Retour Sortir la Moldova de l’ornière

The New York Times / International , 

STRASBOURG, France — La République de Moldova, tout petit pays de seulement 3,5 millions d’habitants, risque de devenir le théâtre de la prochaine crise sécuritaire en Europe, ce qui pourrait avoir des répercussions bien au‑delà de ses frontières.

Ex-République soviétique prise en sandwich entre la Roumanie et l’Ukraine, la Moldova se situe au carrefour entre l’Est et l’Ouest de l’Europe. Depuis son indépendance déclarée en 1991, le pouvoir est exercé en alternance par le parti communiste qui traditionnellement cherche à renforcer les liens avec la Russie et les partis proeuropéens qui sont des partisans convaincus de l’adhésion à l’Union européenne.

En 2009, les proeuropéens ont accédé au pouvoir et progressé vers la réalisation de leur objectif. Ils ont signé un accord d’association pour renforcer les liens politiques avec Bruxelles et intégrer progressivement la Moldova dans le marché commun européen. Les exportations ont augmenté, l’économie s’est développée et, en échange d’un train de réformes, dont un respect accru des droits de l’homme, les citoyens moldoves se sont vu accorder la possibilité d’entrer sans visa sur le territoire de l’Union européenne.

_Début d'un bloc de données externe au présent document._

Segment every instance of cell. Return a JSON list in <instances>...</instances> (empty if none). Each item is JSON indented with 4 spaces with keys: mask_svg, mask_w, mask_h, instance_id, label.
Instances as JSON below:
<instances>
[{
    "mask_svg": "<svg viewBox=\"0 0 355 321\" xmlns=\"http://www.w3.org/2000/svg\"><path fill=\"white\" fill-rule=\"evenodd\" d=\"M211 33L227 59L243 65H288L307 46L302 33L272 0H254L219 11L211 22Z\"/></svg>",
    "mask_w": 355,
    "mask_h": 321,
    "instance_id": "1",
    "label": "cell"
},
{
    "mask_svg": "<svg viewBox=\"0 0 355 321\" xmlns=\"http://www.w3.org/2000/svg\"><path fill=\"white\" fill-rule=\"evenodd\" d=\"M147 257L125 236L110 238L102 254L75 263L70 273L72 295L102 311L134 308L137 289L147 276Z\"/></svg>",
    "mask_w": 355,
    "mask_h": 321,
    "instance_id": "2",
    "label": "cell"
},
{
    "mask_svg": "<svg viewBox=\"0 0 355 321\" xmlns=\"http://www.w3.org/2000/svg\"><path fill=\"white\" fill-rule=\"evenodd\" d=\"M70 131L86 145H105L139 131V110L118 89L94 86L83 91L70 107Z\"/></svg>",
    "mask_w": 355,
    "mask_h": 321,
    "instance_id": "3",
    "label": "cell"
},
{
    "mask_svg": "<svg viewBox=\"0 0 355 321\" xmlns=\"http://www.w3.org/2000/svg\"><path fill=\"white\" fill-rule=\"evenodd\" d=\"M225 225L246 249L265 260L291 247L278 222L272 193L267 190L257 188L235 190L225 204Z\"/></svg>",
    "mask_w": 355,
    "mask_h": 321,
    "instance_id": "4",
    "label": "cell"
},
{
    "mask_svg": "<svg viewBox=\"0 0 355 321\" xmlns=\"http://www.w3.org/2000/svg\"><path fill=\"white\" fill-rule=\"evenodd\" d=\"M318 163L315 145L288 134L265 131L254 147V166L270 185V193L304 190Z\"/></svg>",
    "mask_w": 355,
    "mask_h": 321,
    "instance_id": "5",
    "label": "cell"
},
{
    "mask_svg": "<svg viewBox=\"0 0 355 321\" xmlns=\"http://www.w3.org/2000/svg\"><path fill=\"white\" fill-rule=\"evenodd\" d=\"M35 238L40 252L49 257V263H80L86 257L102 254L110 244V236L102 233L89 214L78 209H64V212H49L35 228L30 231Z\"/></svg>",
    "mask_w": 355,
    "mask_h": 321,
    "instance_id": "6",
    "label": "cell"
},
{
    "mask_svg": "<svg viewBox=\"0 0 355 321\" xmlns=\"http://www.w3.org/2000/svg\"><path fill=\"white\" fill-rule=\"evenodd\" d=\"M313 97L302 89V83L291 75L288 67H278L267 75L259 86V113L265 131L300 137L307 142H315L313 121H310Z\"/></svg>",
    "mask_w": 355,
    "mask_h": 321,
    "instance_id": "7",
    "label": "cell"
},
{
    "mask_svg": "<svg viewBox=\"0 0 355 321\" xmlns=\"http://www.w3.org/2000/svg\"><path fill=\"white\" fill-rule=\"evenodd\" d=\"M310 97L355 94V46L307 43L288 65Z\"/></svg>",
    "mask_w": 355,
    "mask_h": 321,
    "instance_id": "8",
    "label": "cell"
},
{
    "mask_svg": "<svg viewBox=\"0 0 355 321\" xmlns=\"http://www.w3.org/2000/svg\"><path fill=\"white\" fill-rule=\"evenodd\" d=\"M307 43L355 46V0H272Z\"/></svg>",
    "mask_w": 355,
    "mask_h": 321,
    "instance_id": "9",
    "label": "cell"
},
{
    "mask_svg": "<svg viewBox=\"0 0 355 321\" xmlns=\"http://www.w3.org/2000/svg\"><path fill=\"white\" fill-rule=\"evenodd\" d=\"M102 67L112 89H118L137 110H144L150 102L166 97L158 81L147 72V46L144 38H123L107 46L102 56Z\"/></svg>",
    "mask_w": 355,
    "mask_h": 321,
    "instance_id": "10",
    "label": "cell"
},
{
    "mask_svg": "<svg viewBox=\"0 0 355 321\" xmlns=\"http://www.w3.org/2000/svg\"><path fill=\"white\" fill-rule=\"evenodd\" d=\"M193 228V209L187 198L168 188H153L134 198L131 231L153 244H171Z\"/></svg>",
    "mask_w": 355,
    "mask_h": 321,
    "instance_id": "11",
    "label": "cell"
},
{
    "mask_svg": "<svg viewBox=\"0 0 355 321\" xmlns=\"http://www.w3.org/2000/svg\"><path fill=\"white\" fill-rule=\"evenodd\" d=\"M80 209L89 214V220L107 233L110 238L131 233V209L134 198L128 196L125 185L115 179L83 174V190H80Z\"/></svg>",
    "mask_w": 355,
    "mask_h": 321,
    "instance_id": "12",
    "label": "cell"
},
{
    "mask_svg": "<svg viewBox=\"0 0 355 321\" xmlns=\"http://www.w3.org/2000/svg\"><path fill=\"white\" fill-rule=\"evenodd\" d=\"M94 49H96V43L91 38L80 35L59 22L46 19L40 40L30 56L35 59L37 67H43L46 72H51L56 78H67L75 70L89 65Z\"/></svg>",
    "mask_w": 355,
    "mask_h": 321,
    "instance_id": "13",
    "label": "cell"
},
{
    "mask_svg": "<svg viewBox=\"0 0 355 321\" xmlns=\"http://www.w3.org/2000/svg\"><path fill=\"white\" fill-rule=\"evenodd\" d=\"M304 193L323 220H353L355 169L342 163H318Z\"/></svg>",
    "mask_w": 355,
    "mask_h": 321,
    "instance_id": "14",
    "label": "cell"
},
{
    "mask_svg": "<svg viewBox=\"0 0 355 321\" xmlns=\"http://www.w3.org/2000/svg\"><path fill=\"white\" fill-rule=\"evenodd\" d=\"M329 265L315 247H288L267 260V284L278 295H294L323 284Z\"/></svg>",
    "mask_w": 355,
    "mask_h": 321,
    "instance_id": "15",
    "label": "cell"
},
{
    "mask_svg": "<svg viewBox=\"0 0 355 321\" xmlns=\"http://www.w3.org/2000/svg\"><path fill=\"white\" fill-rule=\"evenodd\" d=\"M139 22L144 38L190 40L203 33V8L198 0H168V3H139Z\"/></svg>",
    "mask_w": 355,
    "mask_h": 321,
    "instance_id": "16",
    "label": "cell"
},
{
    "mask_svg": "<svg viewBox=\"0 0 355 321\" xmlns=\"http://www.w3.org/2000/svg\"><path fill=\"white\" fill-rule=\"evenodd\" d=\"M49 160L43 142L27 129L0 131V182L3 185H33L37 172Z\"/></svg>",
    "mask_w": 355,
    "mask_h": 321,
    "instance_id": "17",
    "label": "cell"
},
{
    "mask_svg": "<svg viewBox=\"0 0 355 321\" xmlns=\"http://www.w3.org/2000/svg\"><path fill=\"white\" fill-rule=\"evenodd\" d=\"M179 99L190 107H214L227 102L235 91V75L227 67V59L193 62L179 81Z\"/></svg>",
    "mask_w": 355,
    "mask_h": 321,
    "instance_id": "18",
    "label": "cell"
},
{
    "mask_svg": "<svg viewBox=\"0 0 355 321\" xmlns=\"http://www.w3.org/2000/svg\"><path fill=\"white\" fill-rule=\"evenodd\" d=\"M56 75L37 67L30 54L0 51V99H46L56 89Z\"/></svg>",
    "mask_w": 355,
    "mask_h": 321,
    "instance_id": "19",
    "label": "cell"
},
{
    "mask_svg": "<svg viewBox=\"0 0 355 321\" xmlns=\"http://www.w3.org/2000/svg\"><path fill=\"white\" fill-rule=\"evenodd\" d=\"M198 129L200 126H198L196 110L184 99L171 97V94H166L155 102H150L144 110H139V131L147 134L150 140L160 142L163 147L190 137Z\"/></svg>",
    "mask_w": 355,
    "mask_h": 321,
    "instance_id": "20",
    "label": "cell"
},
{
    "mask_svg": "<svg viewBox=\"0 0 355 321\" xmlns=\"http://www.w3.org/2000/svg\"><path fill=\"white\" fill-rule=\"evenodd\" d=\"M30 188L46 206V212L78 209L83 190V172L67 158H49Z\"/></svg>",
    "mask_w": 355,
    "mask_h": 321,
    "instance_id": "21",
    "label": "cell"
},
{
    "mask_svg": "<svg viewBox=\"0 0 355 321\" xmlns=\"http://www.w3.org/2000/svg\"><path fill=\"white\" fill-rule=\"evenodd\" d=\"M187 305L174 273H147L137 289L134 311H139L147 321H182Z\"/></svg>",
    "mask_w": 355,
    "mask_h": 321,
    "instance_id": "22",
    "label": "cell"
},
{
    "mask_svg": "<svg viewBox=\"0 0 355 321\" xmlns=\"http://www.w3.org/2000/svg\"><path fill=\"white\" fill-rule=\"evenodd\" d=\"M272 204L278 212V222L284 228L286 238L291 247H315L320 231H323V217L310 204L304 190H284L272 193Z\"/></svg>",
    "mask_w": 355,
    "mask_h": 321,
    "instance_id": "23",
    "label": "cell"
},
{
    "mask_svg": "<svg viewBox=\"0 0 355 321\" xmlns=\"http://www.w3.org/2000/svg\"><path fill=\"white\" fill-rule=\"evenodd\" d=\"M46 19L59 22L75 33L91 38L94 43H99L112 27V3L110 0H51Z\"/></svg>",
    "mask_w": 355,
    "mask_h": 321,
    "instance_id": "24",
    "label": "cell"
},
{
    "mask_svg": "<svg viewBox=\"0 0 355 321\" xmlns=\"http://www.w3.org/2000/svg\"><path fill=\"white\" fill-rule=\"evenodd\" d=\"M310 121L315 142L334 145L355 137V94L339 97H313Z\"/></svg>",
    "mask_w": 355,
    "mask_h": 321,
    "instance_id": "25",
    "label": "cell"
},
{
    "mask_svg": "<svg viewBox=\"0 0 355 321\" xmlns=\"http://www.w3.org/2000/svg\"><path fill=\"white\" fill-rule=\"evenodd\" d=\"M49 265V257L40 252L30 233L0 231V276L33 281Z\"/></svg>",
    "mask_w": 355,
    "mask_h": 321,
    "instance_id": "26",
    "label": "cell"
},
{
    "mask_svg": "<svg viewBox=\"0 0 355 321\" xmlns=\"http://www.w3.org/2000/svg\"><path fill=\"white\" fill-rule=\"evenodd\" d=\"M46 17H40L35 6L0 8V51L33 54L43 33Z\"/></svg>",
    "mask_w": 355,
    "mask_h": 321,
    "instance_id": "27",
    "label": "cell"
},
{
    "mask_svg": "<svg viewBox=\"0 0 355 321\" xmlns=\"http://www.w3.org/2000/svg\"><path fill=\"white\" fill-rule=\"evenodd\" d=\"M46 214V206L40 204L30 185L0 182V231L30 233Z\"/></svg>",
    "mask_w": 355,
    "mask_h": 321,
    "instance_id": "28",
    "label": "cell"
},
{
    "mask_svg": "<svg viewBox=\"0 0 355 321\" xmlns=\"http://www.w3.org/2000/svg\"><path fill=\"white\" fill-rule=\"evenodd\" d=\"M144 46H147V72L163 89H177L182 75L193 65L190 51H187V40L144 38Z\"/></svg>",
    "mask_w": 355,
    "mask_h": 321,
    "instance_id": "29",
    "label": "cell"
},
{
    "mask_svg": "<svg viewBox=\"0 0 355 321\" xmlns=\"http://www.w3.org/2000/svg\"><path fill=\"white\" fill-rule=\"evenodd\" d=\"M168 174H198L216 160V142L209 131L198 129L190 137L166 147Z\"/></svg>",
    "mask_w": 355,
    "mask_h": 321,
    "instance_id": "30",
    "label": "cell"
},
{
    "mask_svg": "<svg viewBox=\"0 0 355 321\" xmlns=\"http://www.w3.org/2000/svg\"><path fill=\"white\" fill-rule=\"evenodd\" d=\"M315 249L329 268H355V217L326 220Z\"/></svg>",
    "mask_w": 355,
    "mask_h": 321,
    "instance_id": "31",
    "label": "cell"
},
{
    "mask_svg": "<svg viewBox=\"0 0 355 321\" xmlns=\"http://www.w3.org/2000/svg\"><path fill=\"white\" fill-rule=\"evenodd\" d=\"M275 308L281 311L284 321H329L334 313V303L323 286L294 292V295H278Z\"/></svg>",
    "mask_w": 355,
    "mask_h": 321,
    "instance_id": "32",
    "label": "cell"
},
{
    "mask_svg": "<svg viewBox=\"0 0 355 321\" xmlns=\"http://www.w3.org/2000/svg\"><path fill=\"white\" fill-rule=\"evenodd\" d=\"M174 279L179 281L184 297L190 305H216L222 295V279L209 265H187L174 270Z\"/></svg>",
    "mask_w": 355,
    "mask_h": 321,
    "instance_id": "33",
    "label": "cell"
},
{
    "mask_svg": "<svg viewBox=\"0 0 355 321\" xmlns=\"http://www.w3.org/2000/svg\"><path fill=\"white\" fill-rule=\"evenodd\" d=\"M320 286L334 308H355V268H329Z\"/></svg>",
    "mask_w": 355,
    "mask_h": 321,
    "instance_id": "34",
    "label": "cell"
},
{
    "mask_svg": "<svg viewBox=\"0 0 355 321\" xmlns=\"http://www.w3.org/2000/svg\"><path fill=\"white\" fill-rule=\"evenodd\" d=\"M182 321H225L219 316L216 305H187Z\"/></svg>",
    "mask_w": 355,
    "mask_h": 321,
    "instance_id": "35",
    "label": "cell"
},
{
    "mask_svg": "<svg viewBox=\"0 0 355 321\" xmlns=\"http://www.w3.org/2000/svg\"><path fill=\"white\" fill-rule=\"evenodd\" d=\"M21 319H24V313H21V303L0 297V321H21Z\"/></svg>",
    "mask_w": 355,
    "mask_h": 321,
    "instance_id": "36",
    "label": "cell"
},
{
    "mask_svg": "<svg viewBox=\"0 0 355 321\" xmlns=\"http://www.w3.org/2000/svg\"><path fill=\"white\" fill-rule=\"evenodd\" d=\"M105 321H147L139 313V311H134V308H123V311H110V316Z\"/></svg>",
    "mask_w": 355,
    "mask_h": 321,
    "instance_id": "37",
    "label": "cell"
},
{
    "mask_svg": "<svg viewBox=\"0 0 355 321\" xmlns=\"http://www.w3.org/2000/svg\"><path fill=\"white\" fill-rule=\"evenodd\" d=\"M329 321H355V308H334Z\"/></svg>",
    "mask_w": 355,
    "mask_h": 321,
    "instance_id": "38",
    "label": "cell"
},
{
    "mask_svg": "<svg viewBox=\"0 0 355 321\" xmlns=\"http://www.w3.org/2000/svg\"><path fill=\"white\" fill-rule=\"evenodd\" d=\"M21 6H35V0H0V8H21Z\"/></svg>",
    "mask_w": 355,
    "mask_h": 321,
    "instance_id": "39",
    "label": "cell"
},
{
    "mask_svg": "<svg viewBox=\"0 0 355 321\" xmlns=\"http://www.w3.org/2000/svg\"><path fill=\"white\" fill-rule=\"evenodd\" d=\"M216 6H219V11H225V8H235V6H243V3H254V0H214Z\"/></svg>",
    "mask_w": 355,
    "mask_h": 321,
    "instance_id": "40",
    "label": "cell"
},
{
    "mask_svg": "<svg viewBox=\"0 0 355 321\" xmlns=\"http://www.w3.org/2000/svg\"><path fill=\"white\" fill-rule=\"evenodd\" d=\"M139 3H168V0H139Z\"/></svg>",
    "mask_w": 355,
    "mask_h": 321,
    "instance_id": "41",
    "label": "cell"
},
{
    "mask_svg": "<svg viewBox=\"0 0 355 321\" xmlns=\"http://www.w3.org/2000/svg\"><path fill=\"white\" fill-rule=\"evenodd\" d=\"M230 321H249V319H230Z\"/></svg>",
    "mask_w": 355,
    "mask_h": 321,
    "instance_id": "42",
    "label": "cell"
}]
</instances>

Cependant, la situation aujourd’hui est beaucoup moins rose. Ces six dernières années, peu de choses ont été faites pour favoriser le développement de l’économie et des institutions du pays. La corruption reste endémique et l’Etat continue d’être aux mains d’oligarques tandis que le bas niveau, pénalisant, des salaires a poussé des centaines de milliers de Moldoves à partir à l’étranger en quête d’une vie meilleure.

Maintes personnes espèrent toujours que la solution viendra de Bruxelles mais d’autres, au contraire, pensent que c’est l’Union économique eurasiatique, conduite par la Russie, qui peut apporter la prospérité. Ce qui unit les deux camps, en revanche, c’est leur ressentiment tangible à l’égard de la classe dirigeante vénale. Demandez au citoyen moldove ordinaire en quoi la vie est différente selon que tel ou tel parti est au pouvoir, il vous répondra bien souvent qu’il n’y a aucune différence.

A présent, cette frustration publique largement répandue a un exutoire. A la fin de l’an dernier, un milliard de dollars a disparu de trois des banques nationales. Le scandale en est venu à symboliser l’incapacité de l’Etat à protéger les intérêts des citoyens. Peu de gens croient que les responsables auront à rendre des comptes ou que l’argent sera restitué. Le renflouement par les contribuables qui s’est avéré nécessaire pour stabiliser les banques a grevé les finances publiques. La valeur de la monnaie moldove, le leu, a chuté, les taux d’intérêt ont grimpé et la récession se profile à l’horizon.